Год Дракона, стр. 89

– Что это? – Елена взяла у нее из рук осторожно – это оказалась пластилиновая фигурка, напоминающая крокодила Гену.

– Это дракончик, – сказала Сонечка. – Он добрый. Хороший. Он тебя любит. Пусть у тебя будет, а себе я еще слеплю!

Она на нее похожа, вдруг подумал Майзель. И испугался. Господи, что же это такое?!

Елена поцеловала Сонечку в лоб:

– Спасибо тебе, дорогая. Замечательный дракончик, мне очень нравится.

– До свидания, до свидания!

Сонечка махала им ладошкой, пока не скрылась вместе с родителями в повороте посадочного рукава.

Только теперь Елена, наконец, дала себе волю и развела настоящую сырость.

– Прости, – прошептал Майзель, прижимая ее к себе. – Прости меня, я не должен был...

– Ничего, – Елена быстро промокнула слезы и улыбнулась дрожащим лицом. – Ничего, Дракончик. Все хорошо. Правда. Все было чудесно. Спасибо.

– За что?!

– За все.

– Елена?!

– Все, все. Я в порядке. Я просто старая сентиментальная женщина. Все нормально.

– Да?

– Да. Смотри, какой замечательный портрет ребенок вылепил. Хочешь, поставь у себя в кабинете.

– Это я, что ли?

– А кто?! Сказала же – дракончик. Кто у нас дракончик, а? – Елена дернула Майзеля за нос и ловко увернулась, когда он попытался ее схватить.

ПРАГА. ФЕВРАЛЬ

Она решилась, наконец. Он снова улетел почти на целые сутки в Сан-Паулу. Она не полетела с ним, сказав, что ей нужно работать. Ей нужно было побыть без него какое-то время, чтобы решиться. Разрубить все раз и навсегда. Спасти его и спастись самой. Спрятаться. Уползти, зализать раны и снова ринуться в бой. Только на этот раз не против него, а заодно с ним. Но отдельно. В другом окопе. Ей самой хотелось поверить, что рядом она быть не должна.

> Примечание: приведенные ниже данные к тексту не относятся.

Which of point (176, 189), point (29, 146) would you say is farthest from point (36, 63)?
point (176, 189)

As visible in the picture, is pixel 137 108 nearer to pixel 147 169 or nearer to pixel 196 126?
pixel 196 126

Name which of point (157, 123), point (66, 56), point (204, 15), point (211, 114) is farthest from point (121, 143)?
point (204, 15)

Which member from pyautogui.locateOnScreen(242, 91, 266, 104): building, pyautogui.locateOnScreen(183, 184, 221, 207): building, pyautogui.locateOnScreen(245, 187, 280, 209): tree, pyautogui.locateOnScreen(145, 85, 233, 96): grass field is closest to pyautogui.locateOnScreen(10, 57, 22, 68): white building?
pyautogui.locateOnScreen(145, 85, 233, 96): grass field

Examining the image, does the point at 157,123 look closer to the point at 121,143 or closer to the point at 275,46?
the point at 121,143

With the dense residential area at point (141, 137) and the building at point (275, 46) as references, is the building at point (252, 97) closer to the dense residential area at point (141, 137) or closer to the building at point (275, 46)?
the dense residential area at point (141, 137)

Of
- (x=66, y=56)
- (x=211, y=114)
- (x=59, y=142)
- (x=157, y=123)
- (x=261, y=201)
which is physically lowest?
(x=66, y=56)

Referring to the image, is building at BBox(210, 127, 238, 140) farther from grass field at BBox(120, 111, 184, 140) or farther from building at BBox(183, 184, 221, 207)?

Возможно, она так и не собралась бы сделать это, если бы не натолкнулась в Сети на «Мегаполис-экспресс». Тот самый, с двумя заметками подряд. Елена иногда читала кое-что из российской прессы. Как бы там ни было, но время, проведенное ею в Москве, в России, среди этих людей, оставило в ее жизни глубокую борозду. И язык ей нравился. И стихи.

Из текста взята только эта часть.